1834 painting by William Allan

The Orphan is an oil on panel painting by the Scottish artist William Allan, from 1834. It is held at the Royal Collection. Allan produced it as a lament for the loss of his friend and supporter, the writer Sir Walter Scott, who had died in 1832.

==History and description==
The scene takes place at the dining room of Abbotsford, the country house in southern Scotland. Scott's daughter Anne, dressed in black, leans mournfully against the writer's empty carved oak chair, with a thoughtful expression. An older man, meanwhile, arrives bringing a tray with a cup of tea.

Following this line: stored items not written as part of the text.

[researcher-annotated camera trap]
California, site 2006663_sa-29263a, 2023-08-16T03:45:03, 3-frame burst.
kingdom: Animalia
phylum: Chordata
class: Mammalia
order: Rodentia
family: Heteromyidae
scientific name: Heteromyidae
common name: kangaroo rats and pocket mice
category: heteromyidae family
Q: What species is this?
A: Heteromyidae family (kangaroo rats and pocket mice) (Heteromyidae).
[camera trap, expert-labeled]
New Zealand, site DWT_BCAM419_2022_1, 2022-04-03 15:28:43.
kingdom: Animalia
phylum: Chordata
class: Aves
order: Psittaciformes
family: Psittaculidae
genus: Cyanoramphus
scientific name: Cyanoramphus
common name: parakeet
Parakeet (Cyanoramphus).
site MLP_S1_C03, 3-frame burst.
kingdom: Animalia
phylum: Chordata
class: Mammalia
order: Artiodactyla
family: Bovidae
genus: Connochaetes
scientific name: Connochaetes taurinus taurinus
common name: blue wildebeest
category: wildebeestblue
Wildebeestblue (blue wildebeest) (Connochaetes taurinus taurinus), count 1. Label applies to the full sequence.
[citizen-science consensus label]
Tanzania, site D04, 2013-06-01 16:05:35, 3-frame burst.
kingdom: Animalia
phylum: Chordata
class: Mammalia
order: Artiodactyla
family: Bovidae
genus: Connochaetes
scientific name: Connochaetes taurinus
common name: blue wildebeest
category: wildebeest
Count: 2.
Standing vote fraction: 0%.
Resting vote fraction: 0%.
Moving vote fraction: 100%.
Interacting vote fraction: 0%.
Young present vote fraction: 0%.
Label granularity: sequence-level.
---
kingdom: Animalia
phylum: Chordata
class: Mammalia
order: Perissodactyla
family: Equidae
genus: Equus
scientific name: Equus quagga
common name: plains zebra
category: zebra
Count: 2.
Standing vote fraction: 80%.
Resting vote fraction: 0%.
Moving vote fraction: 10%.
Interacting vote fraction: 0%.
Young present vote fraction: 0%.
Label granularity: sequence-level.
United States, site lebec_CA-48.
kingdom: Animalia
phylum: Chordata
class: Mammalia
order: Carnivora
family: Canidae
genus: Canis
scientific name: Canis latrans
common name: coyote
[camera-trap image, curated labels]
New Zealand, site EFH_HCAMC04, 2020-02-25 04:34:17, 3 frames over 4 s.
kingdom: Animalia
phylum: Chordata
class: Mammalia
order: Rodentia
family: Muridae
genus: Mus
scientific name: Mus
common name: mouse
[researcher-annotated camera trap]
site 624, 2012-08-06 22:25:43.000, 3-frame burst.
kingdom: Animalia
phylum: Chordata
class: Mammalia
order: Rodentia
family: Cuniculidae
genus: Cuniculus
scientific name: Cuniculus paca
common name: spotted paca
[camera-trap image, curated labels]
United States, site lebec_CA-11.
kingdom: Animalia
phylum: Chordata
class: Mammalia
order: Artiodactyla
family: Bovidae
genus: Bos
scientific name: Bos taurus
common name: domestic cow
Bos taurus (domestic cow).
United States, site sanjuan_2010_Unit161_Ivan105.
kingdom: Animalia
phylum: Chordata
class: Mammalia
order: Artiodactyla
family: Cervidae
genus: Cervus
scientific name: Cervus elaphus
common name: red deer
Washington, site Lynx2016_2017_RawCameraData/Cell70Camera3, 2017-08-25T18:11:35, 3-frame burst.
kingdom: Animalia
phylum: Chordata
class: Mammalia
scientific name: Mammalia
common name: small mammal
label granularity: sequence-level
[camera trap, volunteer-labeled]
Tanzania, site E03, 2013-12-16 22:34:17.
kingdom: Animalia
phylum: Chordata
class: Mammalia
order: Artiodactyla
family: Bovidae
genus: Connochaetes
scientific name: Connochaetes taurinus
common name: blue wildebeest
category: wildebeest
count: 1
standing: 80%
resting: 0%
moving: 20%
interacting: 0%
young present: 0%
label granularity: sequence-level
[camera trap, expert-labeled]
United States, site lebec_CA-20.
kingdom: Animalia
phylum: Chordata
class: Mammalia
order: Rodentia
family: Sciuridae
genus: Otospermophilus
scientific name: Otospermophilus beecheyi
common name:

When Allan had been struggling as an artist, Scott and David Wilkie had suggested he switch to painting scenes from Scottish history leading to his success. Allan also acted as the illustrator for Scott's Waverley novels.

It was exhibited at the Royal Academy's Summer Exhibition of 1834 and was likely acquired by William IV or his wife Queen Adelaide soon afterwards. In 1841 it was hanging in the Picture Gallery of Buckingham Palace. It remains in the Royal Collection.

==Bibliography==
- Bury, Stephen (ed.) Benezit Dictionary of British Graphic Artists and Illustrators, Volume 1. OUP, 2012.
- Clarke, Deborah & Remington, Vanessa. Scottish Artists 1750–1900: From Caledonia to the Continent. Royal Collection Trust, 2015.